RICHARD COHEN IS MAKING SENSE! (Hey, maybe he’ll get a show on MSNBC. . . .) Excerpt:
In 1962 Egypt’s President Gamal Abdel Nasser used poison gas in a now-obscure war in Yemen. Twenty years later, President Hafez Assad of Syria crushed a rebellion by bulldozing much of the city of Hama and killing anyone who got in the way. That same decade, Saddam Hussein of Iraq used poison gas against his enemies. The Middle East is a tough neighborhood.
It goes without saying that had Israel fought its Arab foes the way they themselves do, the world would scream bloody murder and bureaucrats at the United Nations would get carpal tunnel syndrome banging out condemnations.
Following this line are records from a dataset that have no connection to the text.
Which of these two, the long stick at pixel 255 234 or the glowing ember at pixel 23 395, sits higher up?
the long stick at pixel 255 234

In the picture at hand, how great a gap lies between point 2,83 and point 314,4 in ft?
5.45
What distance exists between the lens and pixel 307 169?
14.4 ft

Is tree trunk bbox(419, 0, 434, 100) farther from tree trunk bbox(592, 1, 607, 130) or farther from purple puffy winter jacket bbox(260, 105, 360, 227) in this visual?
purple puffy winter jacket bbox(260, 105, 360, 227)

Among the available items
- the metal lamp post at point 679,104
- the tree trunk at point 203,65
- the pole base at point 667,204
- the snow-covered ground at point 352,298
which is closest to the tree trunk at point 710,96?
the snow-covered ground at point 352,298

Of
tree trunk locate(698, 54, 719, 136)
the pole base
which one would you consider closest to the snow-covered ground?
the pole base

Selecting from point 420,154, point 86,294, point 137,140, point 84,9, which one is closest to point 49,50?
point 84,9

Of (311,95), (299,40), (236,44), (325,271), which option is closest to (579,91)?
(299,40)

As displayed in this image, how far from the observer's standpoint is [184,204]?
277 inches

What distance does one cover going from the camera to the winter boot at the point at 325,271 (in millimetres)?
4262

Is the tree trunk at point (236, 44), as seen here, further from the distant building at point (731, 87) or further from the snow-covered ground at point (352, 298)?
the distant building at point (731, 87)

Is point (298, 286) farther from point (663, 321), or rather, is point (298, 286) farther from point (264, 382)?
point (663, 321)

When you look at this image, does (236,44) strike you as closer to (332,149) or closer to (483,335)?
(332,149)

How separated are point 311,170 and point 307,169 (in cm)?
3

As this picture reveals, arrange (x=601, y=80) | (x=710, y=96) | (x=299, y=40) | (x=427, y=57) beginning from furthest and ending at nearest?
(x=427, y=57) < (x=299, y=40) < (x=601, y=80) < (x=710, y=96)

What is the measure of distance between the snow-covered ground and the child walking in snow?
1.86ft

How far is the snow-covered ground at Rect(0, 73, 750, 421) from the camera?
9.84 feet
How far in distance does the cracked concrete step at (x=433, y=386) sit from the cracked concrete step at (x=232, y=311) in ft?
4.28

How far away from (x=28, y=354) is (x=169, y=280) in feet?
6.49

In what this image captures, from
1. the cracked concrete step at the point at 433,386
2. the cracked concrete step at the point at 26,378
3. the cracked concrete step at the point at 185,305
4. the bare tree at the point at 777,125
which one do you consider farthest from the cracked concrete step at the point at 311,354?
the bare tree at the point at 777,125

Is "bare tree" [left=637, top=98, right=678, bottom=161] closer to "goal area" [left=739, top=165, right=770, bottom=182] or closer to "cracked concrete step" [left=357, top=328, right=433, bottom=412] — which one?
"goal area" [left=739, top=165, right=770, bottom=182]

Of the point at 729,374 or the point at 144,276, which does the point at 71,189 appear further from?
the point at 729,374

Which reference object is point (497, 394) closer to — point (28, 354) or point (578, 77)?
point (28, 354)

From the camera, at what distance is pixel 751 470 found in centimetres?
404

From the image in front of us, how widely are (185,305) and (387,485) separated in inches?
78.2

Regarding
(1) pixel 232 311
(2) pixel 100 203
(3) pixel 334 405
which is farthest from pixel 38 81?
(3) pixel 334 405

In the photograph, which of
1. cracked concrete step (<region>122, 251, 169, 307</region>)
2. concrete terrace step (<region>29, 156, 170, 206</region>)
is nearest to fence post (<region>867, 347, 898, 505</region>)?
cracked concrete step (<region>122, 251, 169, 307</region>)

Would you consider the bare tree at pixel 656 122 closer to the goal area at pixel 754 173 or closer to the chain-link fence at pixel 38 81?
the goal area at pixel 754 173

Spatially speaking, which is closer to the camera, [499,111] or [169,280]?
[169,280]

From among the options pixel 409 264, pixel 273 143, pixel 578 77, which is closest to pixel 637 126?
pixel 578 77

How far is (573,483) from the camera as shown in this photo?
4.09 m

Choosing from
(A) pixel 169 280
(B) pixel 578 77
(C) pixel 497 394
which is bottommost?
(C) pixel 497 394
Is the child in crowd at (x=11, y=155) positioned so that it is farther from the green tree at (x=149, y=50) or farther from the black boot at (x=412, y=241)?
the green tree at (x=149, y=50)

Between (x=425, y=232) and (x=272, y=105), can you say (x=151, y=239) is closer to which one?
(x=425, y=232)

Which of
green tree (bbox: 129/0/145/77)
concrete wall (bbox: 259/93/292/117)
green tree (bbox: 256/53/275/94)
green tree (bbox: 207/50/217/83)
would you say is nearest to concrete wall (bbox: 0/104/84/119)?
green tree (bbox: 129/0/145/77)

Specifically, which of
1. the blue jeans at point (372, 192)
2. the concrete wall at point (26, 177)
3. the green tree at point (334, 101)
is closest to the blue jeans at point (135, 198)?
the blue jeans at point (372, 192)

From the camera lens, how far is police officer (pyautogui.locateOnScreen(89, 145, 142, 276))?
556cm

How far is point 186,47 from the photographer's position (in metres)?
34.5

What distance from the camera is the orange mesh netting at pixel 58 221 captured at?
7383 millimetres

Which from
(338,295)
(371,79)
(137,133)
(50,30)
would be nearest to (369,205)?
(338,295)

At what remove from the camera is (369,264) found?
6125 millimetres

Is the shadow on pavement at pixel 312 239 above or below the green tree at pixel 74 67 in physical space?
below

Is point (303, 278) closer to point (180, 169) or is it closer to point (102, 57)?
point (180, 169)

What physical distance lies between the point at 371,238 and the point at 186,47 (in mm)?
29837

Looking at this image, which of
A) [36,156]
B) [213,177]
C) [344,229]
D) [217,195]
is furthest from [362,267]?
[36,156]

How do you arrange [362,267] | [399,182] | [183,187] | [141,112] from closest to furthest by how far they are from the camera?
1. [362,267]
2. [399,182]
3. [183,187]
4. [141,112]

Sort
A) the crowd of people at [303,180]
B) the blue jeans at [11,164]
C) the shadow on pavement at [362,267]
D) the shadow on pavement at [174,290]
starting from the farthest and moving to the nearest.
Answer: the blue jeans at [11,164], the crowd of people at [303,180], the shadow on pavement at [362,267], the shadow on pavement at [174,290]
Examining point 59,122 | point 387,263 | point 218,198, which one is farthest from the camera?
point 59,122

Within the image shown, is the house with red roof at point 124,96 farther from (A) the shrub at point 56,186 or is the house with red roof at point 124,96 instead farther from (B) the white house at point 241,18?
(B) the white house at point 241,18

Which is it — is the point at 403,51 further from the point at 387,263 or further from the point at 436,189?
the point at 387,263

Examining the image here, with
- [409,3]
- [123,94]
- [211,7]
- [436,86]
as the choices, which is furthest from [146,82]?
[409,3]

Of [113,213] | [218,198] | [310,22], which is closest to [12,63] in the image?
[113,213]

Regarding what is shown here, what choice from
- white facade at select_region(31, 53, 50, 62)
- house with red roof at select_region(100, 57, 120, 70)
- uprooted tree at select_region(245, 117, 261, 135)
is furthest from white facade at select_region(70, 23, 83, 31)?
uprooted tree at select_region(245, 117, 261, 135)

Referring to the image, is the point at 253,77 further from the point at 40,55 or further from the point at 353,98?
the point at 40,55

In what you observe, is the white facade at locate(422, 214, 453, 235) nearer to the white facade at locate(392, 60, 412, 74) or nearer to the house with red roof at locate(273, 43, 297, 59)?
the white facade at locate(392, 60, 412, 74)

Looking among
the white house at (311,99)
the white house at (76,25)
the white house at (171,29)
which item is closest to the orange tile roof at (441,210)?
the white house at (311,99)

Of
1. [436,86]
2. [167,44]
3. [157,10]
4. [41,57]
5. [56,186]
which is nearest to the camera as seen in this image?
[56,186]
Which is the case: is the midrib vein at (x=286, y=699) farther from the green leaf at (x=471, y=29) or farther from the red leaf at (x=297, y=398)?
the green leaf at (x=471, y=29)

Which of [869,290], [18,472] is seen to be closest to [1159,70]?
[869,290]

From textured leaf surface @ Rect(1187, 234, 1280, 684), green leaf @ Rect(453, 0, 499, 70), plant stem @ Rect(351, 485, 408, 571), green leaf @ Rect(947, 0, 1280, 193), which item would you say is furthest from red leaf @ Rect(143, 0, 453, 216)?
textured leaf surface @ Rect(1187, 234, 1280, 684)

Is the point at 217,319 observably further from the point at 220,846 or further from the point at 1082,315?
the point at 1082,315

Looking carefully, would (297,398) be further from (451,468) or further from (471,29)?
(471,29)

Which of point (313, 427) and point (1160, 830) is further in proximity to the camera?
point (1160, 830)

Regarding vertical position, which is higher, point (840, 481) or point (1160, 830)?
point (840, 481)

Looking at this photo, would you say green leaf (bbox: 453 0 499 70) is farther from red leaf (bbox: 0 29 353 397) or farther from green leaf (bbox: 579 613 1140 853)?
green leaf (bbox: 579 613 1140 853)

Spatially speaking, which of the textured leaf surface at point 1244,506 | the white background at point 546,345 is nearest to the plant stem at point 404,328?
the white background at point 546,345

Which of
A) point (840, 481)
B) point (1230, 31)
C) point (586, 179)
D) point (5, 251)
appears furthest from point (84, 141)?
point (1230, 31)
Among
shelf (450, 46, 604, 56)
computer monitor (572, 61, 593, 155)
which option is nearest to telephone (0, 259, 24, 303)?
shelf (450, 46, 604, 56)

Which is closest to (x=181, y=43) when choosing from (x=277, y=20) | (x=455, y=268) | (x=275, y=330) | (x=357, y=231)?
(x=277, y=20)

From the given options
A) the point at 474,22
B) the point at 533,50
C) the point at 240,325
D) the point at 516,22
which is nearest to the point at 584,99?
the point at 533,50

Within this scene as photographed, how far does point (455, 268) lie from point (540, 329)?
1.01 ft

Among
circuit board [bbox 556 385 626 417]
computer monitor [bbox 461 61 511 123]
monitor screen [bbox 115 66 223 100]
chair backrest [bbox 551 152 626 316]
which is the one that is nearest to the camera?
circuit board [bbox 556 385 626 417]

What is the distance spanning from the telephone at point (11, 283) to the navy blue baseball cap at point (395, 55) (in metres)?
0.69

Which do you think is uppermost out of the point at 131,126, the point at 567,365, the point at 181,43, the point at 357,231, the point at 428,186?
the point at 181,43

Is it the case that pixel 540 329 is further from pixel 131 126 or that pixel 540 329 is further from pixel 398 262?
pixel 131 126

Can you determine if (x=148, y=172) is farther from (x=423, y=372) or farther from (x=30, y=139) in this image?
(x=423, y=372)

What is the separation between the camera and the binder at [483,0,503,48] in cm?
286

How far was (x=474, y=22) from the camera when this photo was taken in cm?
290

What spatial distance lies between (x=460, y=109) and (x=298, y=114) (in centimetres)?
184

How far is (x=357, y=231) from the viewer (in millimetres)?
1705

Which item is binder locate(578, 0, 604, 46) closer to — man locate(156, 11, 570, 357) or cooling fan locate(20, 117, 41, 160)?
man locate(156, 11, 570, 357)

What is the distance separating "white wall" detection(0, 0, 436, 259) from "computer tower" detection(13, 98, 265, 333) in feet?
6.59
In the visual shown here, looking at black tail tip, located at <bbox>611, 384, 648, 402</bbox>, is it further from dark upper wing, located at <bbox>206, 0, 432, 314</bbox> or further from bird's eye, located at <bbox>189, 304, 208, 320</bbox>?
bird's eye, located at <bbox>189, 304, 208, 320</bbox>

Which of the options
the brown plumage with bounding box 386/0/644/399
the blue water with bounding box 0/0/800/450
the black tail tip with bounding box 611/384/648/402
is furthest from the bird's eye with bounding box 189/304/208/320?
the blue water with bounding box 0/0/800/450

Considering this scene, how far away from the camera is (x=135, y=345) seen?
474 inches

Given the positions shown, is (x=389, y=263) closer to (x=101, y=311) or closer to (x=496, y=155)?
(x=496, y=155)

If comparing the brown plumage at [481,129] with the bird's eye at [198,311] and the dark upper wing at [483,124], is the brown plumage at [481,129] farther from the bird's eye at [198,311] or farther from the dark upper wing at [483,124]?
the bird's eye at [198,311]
What’s more, tasteless references would be made to the Holocaust and how — such irony — the victims had turned oppressor and were using the methods of their one-time enemy.
The fact is, though, that Israel has largely eschewed such methods. It fights hard and sometimes ruthlessly — assassinations, for instance — but it has generally adhered to Western standards of warfare. It has the only army in the Middle East in which reservists have refused to serve for reasons of conscience — an option I wouldn’t recommend to any soldier in any Arab army. Israel, it can be argued, has the “most humane army in the world.”
Now where have I read that kind of thing recently?